»»
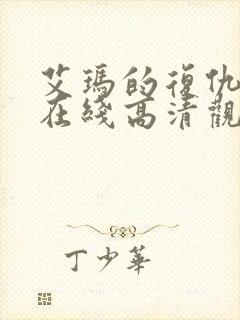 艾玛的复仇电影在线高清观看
««
»»
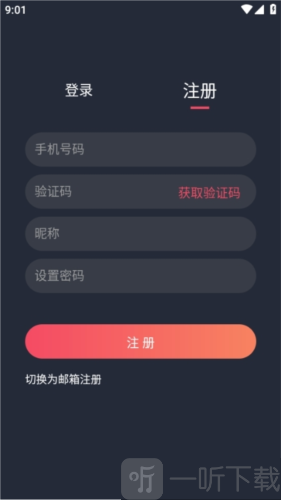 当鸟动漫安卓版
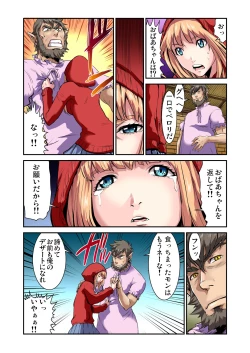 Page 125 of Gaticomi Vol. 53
««
»»
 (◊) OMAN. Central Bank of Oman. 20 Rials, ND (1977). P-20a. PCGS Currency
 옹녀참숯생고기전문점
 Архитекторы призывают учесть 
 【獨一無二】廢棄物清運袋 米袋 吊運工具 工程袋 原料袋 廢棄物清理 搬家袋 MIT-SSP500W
««
§ WHAT YOU NEED TO DO: Write out the listing word for word, starting at the line containing "(◊) OMAN. Central" and ending at the line containing "廢棄物清理 搬家袋 MIT-SSP500W", with both of those lines included.

§ OUTPUT OF THE TASK:
 (◊) OMAN. Central Bank of Oman. 20 Rials, ND (1977). P-20a. PCGS Currency
 옹녀참숯생고기전문점
 Архитекторы призывают учесть 
 【獨一無二】廢棄物清運袋 米袋 吊運工具 工程袋 原料袋 廢棄物清理 搬家袋 MIT-SSP500W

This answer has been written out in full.